2004年初頭にアルバムを出したLemarが2004年の終わりになんとも早いタイミングで2ndアルバムをリリースです!これが前作のノリのよさを踏まえつつも少し大人っぽさを感じさせる素晴らしいプロダクション!スローでいい曲が多いし、UPもノリがいいんだけど、少し落ち着いた感じで、じっくりと聞ける一枚に仕上げられています。彼の少しオヤジ声ともいえる、その特徴的なSOULFULボイスは、ますます磨きがかかり、味がある歌い方を見せてくれます。特にシャウトやファルセットが本当に上手くなっていて、しかもそのファルセットやシャウトに入るときの絶妙なタメ!これがもう言うことなしの絶妙なタイミングなのです。聞いていて気持ちがいい!ホント1年も見たいないのに、急に大人びたかんじがするその歌声の雰囲気に完全にノックアウトされてしまいます。見た目とかなりギャップがある、どこかオヤジっぽい渇きがありながらも、力強さも兼ね備えている、味のあるSOULボイスにやられますよー!
 サウンド的には、ストリングスや、ギターやピアノなどがメインで音数も多くなくシンプルな楽曲が多いのですが、その分元来の彼のメロディーセンスの良さが存分に引き出されていて、オッと思うようなメロディーの展開も多く楽しませてくれます。アコースティックな雰囲気さえする、シンプルな楽曲自体も、物足りないなんてことはなく、逆にごちゃごちゃしてなくて、爽やかな感じがして、SOULFULな彼の歌声との対比が実に面白い!そして、中にはまさに70年代SOULっていう感じのサウンドがあるのも彼のオヤジ声をしっかりと生かしきるのに、貢献しています。70年代SOULっぽい曲から、ノリがいいリズムトラック重視な曲まで幅広く聞かせてくれていながら、アルバムの1曲目にあるように、まさにSOULMANらしい全体がSOULFULな仕上がりになっています。ホント歌いっぷりもさることながら、メロディーセンスには驚かされますよ、どの曲もまずはメロディーでグッとひきつけながらも、その歌声のよさにうっとりしてしまいます。そしてそれを邪魔しないシンプルかつSOULFULなサウンド!UKのR&B界をこれからしょって行く人物としてふさわしいアルバムでしょう!

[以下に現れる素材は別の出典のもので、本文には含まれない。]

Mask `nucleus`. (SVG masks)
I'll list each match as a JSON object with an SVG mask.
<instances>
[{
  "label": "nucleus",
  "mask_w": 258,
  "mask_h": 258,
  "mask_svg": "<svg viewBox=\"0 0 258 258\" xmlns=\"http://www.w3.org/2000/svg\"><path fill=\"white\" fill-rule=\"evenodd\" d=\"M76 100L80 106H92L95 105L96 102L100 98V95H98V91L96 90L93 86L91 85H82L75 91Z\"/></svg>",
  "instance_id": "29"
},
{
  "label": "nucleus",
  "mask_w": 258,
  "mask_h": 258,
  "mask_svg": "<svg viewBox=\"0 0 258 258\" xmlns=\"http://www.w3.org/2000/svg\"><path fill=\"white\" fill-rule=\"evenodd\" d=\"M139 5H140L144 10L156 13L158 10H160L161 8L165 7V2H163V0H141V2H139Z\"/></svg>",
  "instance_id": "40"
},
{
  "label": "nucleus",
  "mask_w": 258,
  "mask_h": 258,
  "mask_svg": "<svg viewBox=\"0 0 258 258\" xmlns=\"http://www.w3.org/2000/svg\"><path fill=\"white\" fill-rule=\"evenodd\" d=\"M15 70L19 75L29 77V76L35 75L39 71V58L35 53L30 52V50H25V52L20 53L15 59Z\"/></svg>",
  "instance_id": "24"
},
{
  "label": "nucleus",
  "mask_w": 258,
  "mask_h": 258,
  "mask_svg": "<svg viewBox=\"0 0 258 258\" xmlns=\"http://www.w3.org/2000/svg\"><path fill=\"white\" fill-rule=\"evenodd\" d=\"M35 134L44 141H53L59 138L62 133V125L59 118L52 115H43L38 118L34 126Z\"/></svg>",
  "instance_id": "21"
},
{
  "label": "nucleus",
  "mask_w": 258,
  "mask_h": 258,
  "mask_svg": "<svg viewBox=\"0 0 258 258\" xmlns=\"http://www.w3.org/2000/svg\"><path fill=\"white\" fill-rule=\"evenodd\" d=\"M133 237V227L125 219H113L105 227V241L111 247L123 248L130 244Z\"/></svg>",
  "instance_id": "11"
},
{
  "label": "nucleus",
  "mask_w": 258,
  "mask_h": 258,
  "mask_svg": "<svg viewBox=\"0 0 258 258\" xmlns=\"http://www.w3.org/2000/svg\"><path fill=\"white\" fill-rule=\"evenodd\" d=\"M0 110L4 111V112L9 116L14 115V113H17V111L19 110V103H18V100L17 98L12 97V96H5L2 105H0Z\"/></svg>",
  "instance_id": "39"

 こういう1stが売れたアーティストの2ndアルバムってあまりよくない場合が多いのですが、彼の場合は、1stの勢いでいきましたっていうのとは、また違う今度はR&B的なアプローチを見せてくれていて、ある意味2ndアルバムの方が数段面白いと感じさせてくれる、実に奥が深いアーティストです。今作では、Brian McKnightとの共演なんてのもあったりして、今後のUSでの活躍も視野にいれた感じで、期待してしまいます!
 そして何故かこの一枚なかなかTOWERやHMVに置いてないんですね・・・とってもいいUKのアルバムなのに!もったいない!絶対に買うべきだし、買って損はない一枚です!ぜひ1stを買った人なら、買わないと損です!1st以上のSOUL魂を感じさせてくれますよ!やっと3月のTowerで取り扱いになるかも・・・ちょっとUK盤がもう手に入らないみたいなので、3月のUS盤は皆さんぜひ!つーか、絶対いいから買ってください!